- SOURCE EXTRACT -

In his first letter, John answers our questions, “Beloved: see what love the Father has bestowed on us that we may be called the children of God.” God's love is bestowed on us. Given to us. Some translations read, “See what love the Father has lavished on us. . .” God's love for us is overflowing, abundant, generous, and freely donated. Why? Because God is Love. It is who He is and what He does. Love. This bit of truth cannot be delivered firmly or often enough. In our finite imaginations, we might imagine God to be a being, a person who possesses certain characteristics like we do – shape, size, weight; personality traits and habits of mind and body. Like us, we might imagine that God picks and chooses who He loves, who He hates, who to punish or reward. We might imagine that – like us – it is best to stay on His good side. Say nice things about Him and to Him. Give Him gifts. Try hard not to make Him angry. But none of this is who God is. God is not a being or a person like us. We are persons like Him. But He is not a person who can be manipulated or persuaded into giving us goodies. By nature, in His essence, God is love. All that He is, all that He does is Love. And He has lavishly bestowed Himself upon us so that now we are His children, heirs to His kingdom.

- ACTIVITY -
In the passage on God's love, which word do some translations use in place of "bestowed"?

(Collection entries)
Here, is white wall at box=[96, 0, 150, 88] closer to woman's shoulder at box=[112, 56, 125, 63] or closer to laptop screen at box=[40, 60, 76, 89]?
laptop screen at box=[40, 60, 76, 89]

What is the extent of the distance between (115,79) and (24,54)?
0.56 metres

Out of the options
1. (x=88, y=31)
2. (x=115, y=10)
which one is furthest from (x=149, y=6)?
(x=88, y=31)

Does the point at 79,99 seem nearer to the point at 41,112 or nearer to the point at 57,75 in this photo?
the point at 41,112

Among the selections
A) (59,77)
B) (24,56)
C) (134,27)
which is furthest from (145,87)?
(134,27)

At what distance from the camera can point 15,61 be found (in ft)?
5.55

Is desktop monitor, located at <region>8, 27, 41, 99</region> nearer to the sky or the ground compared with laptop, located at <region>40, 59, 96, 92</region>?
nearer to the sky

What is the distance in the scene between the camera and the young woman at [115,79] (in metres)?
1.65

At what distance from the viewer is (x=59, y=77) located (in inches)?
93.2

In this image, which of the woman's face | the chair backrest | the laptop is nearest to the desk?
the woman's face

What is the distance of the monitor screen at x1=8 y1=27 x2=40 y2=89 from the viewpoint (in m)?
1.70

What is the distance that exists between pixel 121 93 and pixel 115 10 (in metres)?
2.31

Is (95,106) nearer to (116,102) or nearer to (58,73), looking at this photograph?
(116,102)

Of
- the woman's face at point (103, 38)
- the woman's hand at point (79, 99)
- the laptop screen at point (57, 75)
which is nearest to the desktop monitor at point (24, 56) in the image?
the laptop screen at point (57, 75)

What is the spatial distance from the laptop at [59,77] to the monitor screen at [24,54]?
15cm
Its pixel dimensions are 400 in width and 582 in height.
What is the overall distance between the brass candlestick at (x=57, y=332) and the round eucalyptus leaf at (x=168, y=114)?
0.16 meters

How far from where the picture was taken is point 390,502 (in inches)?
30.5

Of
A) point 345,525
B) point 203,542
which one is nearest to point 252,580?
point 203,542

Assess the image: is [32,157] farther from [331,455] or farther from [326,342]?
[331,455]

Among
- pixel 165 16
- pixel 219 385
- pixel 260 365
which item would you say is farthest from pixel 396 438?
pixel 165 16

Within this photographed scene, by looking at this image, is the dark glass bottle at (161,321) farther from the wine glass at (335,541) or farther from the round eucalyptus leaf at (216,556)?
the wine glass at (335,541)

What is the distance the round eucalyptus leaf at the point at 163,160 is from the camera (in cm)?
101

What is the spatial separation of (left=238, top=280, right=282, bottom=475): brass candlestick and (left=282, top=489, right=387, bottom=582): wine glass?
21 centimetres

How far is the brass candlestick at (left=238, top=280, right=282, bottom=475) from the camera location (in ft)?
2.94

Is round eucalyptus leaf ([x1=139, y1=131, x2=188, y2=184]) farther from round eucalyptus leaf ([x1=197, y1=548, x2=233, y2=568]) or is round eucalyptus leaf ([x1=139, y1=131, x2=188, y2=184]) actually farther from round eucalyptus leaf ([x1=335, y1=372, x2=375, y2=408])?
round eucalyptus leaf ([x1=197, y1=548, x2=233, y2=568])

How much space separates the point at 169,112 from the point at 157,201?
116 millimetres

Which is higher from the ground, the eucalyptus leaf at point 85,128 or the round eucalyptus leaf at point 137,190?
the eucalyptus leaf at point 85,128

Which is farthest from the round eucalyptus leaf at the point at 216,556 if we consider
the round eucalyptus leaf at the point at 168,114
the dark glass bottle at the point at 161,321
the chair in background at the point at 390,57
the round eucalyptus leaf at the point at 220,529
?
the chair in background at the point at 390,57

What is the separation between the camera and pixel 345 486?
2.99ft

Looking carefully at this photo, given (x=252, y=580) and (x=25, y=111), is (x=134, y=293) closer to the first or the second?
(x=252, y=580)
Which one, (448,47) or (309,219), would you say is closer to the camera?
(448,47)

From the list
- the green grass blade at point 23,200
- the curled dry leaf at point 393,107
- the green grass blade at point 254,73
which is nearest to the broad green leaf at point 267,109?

- RESPONSE AREA -
Lavished